Neuromyelitis optica spectrum disorder (NMOSD) is a severe inflammatory disease in the central nervous system (CNS). It mostly affects the optic nerve and spinal cord, but a brain lesion can occur. One feature of NMOSD is the positivity of antibodies against aquaporin-4 (AQP4).1 Reportedly, 60%–90% of patients with NMOSD have serum anti-AQP4 antibodies (patients with AQP4 +NMOSD).2

On the other hand, a feature of multiple sclerosis (MS), a demyelinating disease in the CNS, is the dissemination of demyelination over time and space.3 Different from AQP4+NMOSD, MS has the progression phase in the disease course.4 5 Brain atrophy, especially cortical and grey matter atrophy, is correlated with worsening of cognition and disability.6–9 While patients with NMOSD reportedly have significantly reduced thalamic volumes compared with healthy controls in a cross-sectional study, patients with MS showed more reduced thalamic volumes than patients with NMOSD.10 However, this issue has remained controversial.11 On the other hand, another cross-sectional study showed no difference in the entire thalamic volumes between healthy controls and patients with NMOSD.12 Another study also reported significantly lower grey matter volume (GMV) in patients with MS compared with those with NMOSD.13 In addition, silent progression and longitudinal brain atrophy in patients with relapsing–remitting MS (RRMS) have been reported recently.14 Meanwhile, the longitudinal brain atrophy in patients with NMOSD has not been fully investigated. To our best knowledge, only one study has reported the longitudinal brain atrophy in patients with NMOSD to date.15

We investigated longitudinal brain atrophy in patients with AQP4+NMOSD and RRMS in a retrospective cohort study.

Materials and methods

Study design and patient populations

The clinical records of 114 patients with AQP4 +NMOSD and 283 with RRMS at Chiba University Hospital were reviewed retrospectively. The patient-enrolled process and study design are shown in figure 1. Patients who received two MRI scans using the same scanner at a>1 year interval were included. The two MRI scans (MRI-1 and MRI-2) were selected when the interval between MRI-1 and MRI-2 became larger as much as possible, as reported previously.16 Because steroids can affect brain volume by causing steroid-related pseudoatrophy, MRIs were excluded when steroid therapy was performed for MS attacks at 60 days before the brain MRI scan, according to previous reports.17 18

Figure 1

Flow chart and study design shows how we enrolled patients with AQP4+NMOSD and MS. AQP4+NMOSD, anti-aquaporin-4 antibody-positive neuromyelitis optica spectrum disorders; MS, multiple sclerosis; RRMS, relapsing–remitting multiple sclerosis.
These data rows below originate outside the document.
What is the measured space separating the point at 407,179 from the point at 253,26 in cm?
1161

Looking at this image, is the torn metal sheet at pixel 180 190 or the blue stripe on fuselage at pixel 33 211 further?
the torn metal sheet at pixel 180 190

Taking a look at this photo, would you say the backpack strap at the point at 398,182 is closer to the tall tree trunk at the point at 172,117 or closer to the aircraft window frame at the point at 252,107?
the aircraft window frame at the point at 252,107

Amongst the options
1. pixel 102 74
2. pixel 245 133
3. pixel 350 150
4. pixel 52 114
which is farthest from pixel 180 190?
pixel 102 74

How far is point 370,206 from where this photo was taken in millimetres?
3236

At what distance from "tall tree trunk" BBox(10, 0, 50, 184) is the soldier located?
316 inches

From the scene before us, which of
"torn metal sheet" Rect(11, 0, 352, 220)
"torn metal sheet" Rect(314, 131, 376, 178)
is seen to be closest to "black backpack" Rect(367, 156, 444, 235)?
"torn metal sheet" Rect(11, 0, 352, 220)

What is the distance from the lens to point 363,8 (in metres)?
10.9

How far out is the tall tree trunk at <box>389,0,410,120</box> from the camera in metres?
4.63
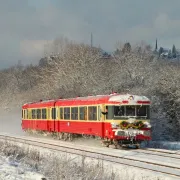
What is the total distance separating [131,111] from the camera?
21859mm

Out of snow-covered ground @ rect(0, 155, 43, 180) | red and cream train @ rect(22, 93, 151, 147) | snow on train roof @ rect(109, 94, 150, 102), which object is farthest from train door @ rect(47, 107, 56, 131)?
snow-covered ground @ rect(0, 155, 43, 180)

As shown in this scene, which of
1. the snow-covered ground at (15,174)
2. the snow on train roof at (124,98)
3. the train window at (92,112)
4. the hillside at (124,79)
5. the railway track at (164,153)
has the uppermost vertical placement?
the hillside at (124,79)

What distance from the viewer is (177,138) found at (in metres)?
35.6

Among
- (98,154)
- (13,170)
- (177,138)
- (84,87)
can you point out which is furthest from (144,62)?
(13,170)

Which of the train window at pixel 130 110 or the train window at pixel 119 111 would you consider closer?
the train window at pixel 119 111

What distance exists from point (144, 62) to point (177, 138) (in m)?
14.5

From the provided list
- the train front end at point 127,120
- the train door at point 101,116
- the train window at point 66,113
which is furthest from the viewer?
the train window at point 66,113

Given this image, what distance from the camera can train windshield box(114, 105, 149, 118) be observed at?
21.6 m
Because patients with AQP4+NMOSD receive prednisolone to prevent the attack, MRIs were excluded when prednisolone pulse therapy was initiated within 60 days before the brain MRI scan. All patients with AQP4 +NMOSD fulfilled the 2015 international diagnostic criteria for NMOSD1 and were positive for AQP4 antibodies measured by cell-based assay as described previously.19 Meanwhile, all patients with RRMS fulfilled the 2017 McDonald’s diagnostic criteria and negative for myelin oligodendrocyte glycoprotein antibodies measured by cell-based assay as described previously.19 20 To minimise the effect of disease-modifying drugs (DMDs) for the brain atrophy, patients with AQP4+NMOSD and RRMS who continued the same DMDs between MRI-1 and MRI-2 were included. We performed a main study and two substudies as below.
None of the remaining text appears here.